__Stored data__
|---|

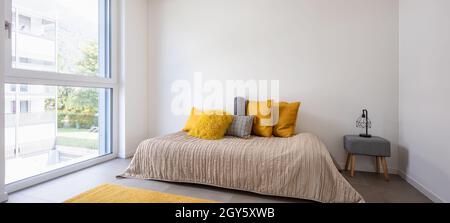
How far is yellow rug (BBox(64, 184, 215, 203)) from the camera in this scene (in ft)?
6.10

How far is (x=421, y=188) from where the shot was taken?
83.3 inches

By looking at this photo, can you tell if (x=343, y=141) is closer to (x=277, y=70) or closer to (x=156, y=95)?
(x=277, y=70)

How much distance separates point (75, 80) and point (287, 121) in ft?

|---|

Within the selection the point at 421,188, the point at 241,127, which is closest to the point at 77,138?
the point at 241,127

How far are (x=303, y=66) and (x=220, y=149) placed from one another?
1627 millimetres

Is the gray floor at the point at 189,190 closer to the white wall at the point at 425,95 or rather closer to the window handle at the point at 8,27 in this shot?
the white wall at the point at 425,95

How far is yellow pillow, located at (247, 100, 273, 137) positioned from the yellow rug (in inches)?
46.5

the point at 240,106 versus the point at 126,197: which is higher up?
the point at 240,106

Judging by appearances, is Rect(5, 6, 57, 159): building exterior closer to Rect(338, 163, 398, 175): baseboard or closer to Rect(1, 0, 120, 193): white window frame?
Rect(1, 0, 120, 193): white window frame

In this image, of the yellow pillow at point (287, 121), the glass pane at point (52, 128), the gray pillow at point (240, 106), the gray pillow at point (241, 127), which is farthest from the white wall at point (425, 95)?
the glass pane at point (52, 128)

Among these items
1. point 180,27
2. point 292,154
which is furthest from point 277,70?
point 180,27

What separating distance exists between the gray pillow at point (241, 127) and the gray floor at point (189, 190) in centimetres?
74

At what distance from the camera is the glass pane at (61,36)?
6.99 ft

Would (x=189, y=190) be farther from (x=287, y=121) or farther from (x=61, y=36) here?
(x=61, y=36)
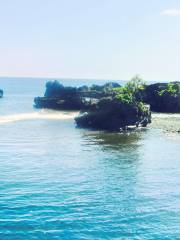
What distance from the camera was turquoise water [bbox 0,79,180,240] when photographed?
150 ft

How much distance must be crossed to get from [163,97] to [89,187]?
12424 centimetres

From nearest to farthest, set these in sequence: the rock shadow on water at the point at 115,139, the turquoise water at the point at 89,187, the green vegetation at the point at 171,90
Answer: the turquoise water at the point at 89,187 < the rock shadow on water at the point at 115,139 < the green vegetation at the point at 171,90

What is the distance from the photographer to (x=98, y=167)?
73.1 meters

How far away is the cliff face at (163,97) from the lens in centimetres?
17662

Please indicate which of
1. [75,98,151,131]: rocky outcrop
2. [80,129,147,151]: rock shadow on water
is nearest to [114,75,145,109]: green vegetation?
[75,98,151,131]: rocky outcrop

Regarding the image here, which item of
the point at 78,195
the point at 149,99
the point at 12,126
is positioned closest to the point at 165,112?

|---|

__STATED EXERCISE__
Rewrite the stretch of the stored data from the line containing "How far is yellow rug" through the line containing "How much distance separates", renaming "camera" to "lens" and leaving everything else unchanged.

__FINISHED EXERCISE__
How far is yellow rug (BBox(64, 184, 215, 203)) from the lens in this scene (in ft)?
6.10

How far is (x=421, y=188) from where the shot was taken?
83.3 inches

By looking at this photo, can you tell if (x=343, y=141) is closer to (x=277, y=70) or closer to (x=156, y=95)?
(x=277, y=70)

How much distance separates point (75, 80) and point (287, 121) in ft?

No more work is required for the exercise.